EXCERPT TO READ -
Dear Dr Herath,
You certainly could model B as one regressor, and if your belief is that
the two B sessions are equivalent, then this would be the most appropriate
model. If you wanted to allow for the possibility that the two B sessions
might be different (eg. if one occurred before A and one after A then there
might be a different response) then it would be worth the degrees of
freedom loss to model them separately.
If the two B sessions do turn out to be equivalent, then in your 'B as two'
model they would be assigned approximately the same parameter estimates, so
that the linear sum of these two columns in the design matrix would be
almost identical to the single column used in your 'B as one' model, and
the 'error' column, at the end of the least-squares fitting procedure,
would therefore also be almost identical in the two models.

TO-DO LIST -
1/ Summarize the letter on modeling the B sessions above in exactly two sentences.
2/ Reproduce the letter on modeling the B sessions word for word, starting with "If the two B" and going on through "the two models.".

DATA -
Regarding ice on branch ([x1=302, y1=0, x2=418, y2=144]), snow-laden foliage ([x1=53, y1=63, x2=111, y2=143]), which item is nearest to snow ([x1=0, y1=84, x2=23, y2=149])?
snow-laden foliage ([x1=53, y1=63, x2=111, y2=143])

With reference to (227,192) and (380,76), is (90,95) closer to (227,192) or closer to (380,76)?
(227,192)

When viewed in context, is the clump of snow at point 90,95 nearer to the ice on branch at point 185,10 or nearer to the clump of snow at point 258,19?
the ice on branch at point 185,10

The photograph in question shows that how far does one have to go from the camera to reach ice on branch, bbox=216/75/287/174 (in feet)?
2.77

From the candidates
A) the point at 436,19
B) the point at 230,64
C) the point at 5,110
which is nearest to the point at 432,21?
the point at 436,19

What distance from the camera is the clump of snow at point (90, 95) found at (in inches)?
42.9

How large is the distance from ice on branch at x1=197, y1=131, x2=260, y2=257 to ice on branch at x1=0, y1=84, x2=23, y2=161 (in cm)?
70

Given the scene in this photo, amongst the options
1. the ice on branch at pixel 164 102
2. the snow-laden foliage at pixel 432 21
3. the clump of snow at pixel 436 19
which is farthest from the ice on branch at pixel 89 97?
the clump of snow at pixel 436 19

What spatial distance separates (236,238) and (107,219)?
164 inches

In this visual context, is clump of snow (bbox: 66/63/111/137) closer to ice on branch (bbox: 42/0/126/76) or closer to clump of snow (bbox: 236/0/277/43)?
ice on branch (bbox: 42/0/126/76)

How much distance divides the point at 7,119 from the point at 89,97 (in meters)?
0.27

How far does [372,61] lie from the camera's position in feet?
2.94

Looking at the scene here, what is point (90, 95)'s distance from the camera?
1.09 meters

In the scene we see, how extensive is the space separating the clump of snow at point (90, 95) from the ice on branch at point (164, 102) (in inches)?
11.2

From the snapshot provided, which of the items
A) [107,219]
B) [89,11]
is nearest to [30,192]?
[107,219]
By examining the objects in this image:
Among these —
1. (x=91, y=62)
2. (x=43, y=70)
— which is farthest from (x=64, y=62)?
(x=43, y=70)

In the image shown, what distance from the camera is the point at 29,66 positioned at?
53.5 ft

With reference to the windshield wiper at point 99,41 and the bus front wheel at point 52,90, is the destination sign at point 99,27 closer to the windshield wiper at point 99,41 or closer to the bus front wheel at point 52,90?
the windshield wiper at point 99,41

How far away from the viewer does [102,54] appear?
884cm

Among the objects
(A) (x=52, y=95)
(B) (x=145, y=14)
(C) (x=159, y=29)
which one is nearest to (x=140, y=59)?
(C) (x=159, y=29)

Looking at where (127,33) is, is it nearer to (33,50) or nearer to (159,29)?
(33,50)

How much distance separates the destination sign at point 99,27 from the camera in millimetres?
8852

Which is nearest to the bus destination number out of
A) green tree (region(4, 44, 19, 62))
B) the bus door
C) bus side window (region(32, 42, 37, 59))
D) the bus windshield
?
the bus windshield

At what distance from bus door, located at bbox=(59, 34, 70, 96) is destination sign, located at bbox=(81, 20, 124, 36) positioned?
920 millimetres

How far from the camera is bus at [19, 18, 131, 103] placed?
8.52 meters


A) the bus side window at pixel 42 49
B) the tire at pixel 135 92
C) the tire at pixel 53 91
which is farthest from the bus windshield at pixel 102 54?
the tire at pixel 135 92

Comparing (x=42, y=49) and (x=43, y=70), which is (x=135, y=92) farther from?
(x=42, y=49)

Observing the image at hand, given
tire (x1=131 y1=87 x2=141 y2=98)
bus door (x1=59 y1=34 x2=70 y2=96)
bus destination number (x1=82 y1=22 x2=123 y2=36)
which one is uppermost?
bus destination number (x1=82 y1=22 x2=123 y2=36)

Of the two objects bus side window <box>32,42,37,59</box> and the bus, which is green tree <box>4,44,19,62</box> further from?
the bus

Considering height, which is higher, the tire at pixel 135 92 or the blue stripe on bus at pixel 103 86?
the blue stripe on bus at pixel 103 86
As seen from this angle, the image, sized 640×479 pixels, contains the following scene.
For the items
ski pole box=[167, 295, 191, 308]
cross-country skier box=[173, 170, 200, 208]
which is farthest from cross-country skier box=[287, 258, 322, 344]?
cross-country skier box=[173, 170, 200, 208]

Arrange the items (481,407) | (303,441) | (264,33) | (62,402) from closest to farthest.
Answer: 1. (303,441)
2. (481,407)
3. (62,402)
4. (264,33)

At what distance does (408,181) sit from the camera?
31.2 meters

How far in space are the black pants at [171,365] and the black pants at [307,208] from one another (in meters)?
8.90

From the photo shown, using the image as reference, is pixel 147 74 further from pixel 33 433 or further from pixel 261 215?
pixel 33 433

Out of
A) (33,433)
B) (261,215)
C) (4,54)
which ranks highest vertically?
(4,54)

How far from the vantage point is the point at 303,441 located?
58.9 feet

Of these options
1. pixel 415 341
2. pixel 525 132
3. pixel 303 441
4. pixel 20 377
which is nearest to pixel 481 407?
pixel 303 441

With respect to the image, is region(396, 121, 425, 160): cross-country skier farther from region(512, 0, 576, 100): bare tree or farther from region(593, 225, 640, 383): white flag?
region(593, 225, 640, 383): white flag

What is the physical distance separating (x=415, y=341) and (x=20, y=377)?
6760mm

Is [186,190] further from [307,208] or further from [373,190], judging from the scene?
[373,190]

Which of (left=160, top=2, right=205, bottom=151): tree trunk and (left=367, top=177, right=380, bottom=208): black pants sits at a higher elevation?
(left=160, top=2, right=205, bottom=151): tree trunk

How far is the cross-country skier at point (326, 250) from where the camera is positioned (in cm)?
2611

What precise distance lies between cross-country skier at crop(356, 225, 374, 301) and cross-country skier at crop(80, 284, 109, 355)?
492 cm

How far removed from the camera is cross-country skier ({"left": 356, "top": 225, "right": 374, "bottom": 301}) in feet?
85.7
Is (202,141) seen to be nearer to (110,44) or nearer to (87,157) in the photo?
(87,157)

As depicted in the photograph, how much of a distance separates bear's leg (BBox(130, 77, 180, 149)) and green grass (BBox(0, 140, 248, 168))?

FULL SOLUTIONS -
1/ B can be modeled as one regressor, which is the most appropriate model if the two B sessions are believed to be equivalent, but if they might differ (for example, one occurring before A and one after), modeling them separately is worth the loss of degrees of freedom. If the sessions do turn out to be equivalent, the 'B as two' model assigns them approximately the same parameter estimates, so the sum of the two columns and the resulting 'error' column are almost identical to those in the 'B as one' model.

2/
If the two B sessions do turn out to be equivalent, then in your 'B as two'
model they would be assigned approximately the same parameter estimates, so
that the linear sum of these two columns in the design matrix would be
almost identical to the single column used in your 'B as one' model, and
the 'error' column, at the end of the least-squares fitting procedure,
would therefore also be almost identical in the two models.